Le tomé una foto al mapa de la entrada para poder hacer mis visitas sin perderme demasiado. Hice todas las ridiculeces que se esperan en este lugar: fui a ver a mis escritores, a mis poetas. Me senté en sus tumbas, hice anotaciones solemnes en mi cuadernito, me reí en silencio viendo sus nombres en las lápidas; me senté en otras, anónimas, sintiendo la piedra caliente de las cuatro de la tarde. En un pasillo, un tipo que empujaba un carrito con una escoba y un bote de basura me preguntó algo en francés, le respondí alzando las cejas y haciendo la cara de siempre, el je ne parle pas français o el más rápido parle pas français, que me avergonzaban profundamente (mi año perdido en clases de francés, en la preparatoria).

El tipo, un rubio altísimo, con los dientes podridos, ojos azules intensos, cambió al inglés. Me explicó cómo llegar a la tumba de Guy de Maupassant, en la otra sección del cementerio, a la que llegabas por una puertita que salía a una calle angosta, donde el cementerio se replicaba. La parte descuidada, oscura; la tumba de Guy (“Guí”) entre maleza.

Me lo encontré otra vez. Amigable, el tipo. Con buen inglés para ser francés, pensé, hasta que me dijo que era irlandés. Ruairi, gaélico puro. Quiso mostrarme una escultura antiquísima de una pareja fundida en un beso. Me puse el gas pimienta en la mano, fuimos, la vimos. Nada, no era peligroso. Sólo alguien que quería perder el tiempo en horas de trabajo. Siguió hablando. Así, sin dejar de empujar el carrito, Ruairi me llevó a rincones insospechados del cementerio.

La tumba que cuidaba con mayor empeño era la de Beckett, the best writer of the century, decía, y el amor por su coterráneo me hizo quererlo un poco. Me dijo que limpiaban las tumbas cada tres meses con unas máquinas especiales. Así, nada del ñoño vandalismo en la de Cortázar, por ejemplo, cubierta de rayuelas dibujadas con plumas y plumones, quedaría después. ¿Los boletos de metro? Borregada. Cada sesenta años, si no se renueva el contrato, sacan los restos de la gente y los tiran a una fosa común. Hay espacio disponible casi siempre. En ese momento pasó un servicio. Oh, someone died, dijo al ver la carroza fúnebre, como si le sorprendiera. El limpiador de tumbas.

Me enseñó una lápida que decía: Mort?
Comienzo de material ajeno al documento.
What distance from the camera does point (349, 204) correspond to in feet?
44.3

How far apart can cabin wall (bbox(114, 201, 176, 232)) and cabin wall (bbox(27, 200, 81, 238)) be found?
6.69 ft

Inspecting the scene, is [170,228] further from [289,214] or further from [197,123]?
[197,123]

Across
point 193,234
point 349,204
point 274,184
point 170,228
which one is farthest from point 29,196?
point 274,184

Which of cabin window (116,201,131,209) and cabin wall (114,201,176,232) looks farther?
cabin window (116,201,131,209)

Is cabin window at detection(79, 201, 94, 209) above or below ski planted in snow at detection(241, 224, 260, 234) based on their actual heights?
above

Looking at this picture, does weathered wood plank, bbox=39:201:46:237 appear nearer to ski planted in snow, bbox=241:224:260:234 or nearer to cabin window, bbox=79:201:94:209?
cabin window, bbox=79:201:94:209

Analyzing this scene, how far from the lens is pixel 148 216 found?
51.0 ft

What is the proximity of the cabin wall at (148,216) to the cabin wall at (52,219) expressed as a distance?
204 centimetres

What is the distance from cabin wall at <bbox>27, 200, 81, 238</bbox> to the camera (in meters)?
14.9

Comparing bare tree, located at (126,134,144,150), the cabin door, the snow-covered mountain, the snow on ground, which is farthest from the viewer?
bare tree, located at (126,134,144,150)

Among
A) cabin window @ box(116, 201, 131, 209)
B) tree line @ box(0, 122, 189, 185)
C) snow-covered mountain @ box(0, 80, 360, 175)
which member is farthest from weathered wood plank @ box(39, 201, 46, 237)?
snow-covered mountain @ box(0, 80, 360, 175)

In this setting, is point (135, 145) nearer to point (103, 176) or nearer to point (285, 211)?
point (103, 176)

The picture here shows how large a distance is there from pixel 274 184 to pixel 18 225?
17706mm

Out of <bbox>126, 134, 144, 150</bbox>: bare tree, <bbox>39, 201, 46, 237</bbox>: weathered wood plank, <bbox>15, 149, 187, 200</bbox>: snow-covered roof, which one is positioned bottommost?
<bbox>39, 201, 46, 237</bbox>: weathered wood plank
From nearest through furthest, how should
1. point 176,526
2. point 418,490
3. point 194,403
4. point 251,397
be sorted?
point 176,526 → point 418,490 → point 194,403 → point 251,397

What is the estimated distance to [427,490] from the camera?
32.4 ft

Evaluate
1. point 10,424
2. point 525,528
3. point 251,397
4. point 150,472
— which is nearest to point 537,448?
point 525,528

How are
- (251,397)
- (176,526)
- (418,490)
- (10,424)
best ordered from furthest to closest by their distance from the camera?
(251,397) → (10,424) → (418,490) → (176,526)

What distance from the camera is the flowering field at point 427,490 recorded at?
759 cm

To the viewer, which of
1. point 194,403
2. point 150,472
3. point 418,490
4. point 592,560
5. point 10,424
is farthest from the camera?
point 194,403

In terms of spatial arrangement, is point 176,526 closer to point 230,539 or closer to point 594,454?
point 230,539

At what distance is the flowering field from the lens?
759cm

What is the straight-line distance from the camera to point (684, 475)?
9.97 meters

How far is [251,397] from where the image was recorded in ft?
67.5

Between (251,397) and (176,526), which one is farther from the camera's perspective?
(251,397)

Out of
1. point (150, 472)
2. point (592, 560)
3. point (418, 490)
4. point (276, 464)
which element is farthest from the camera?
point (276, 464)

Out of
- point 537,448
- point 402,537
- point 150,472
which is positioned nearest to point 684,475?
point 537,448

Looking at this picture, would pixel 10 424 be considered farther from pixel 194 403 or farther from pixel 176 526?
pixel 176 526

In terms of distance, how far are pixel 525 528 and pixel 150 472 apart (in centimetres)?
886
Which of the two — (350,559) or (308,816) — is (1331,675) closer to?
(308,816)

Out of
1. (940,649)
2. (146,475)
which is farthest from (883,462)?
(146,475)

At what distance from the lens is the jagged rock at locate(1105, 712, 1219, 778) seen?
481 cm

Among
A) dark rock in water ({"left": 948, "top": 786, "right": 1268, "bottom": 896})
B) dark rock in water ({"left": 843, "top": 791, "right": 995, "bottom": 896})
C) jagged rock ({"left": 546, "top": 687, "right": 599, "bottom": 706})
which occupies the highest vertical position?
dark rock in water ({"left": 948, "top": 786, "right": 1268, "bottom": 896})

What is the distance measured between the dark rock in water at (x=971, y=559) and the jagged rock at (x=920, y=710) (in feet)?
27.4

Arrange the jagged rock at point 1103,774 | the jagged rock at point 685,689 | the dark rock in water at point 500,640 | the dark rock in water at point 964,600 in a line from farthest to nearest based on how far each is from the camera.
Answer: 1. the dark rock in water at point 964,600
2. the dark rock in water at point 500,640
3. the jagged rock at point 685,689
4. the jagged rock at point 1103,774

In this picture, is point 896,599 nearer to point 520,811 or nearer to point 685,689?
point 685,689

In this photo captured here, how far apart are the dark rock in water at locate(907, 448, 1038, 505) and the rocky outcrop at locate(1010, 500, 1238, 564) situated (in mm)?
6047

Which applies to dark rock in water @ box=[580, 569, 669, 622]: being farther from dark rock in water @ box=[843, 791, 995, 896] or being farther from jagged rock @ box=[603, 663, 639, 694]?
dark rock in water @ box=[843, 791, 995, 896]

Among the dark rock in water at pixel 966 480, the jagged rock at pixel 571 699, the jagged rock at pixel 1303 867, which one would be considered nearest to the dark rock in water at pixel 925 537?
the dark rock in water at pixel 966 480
Pas encore – Dead? Not yet, con fecha de muerte en 2039. Me arrastró a las tumbas de Serge Gainsbourg y a las de Man Ray y su esposa. Hablamos de Porfirio Díaz. De Dublín. De la guerra contra el narco. Me preguntó cuánto costaba un boleto a México o a Estados Unidos. Escribió su mail en mi cuaderno y nos despedimos; aún desde la avenida, detrás de los árboles, Ruairi agitaba el brazo.

Vi después lo que escribió.

 

 

 

 

 

 

 

An unpleasant and unpatriotic truth has here to be faced. No English novelist is as great as Tolstoy -that is to say, has given so complete a picture of man’s life, both on its domestic and heroic side. No English novelist has explored man’s soul as deeply as Dostoevsky. And no novelist anywhere has analysed the modem consciousness as successfully as Marcel Proust. Before these triumphs we must pause. English poetry fears no one -excels in quality as well as quantity. But English fiction is less triumphant: it does not contain the best stuff yet written, and if we deny this we become guilty of provincialism.